## PROVIDED TEXT
-- START --

(Host) As he gets ready to put his lawnmower away for the winter,
commentator and rabbi Michael Cohen is thinking about our love affair
with the manicured lawn, and what this means for the environment.
(Cohen)
About five years ago I traded my gasoline lawnmower for a battery
powered lawnmower made here in Vermont by the Neuton Company of
Vergennes. I like that it’s one fourth quieter than my former lawnmower,
but I especially like that it’s much better for the environment.
Decades
ago, while a student at UVM, I put together a panel about American
Culture. Professors from a number of different disciplines spoke. Dr.
Schultz from the History Department had everyone rolling with laughter
when he commented that, "Americans love to cut their lawns butch."
But
that’s not so great for the grass and means we cut our lawns too often.
Each weekend, about 54 million Americans mow their lawns. In doing so,
we use 800 million gallons of gas per year, and that in turn produces
tons of air pollutants including carbon monoxide, volatile organic
compounds and nitrogen oxides. So this very American, some might even
say patriotic, activity produces up to 5% of the nation’s air pollution.
And of that 800 million gallons of gas we use in lawnmowers, it’s
estimated that 17 million gallons are spilled in refueling – and that’s
more than the Exxon Valdez oil spill in Alaska.

-- END --

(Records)
-- START --

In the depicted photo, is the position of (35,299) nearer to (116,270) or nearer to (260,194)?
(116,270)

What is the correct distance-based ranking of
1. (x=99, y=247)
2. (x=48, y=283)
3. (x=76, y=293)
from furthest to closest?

-- END --

## PROBLEMS AND TASKS
1. List every air pollutant that the lawn commentary names.
2. According to the lawn commentary, how many Americans mow their lawns each weekend?
3. Rewrite the lawn commentary from "And of that" up to and including "spill in Alaska.", changing "refueling" to "filling up".
Base your answers on the commentary alone.

## THE RESULTS
1. carbon monoxide, volatile organic compounds, nitrogen oxides

2. About 54 million.

3.
And of that 800 million gallons of gas we use in lawnmowers, it’s
estimated that 17 million gallons are spilled in filling up – and that’s
more than the Exxon Valdez oil spill in Alaska.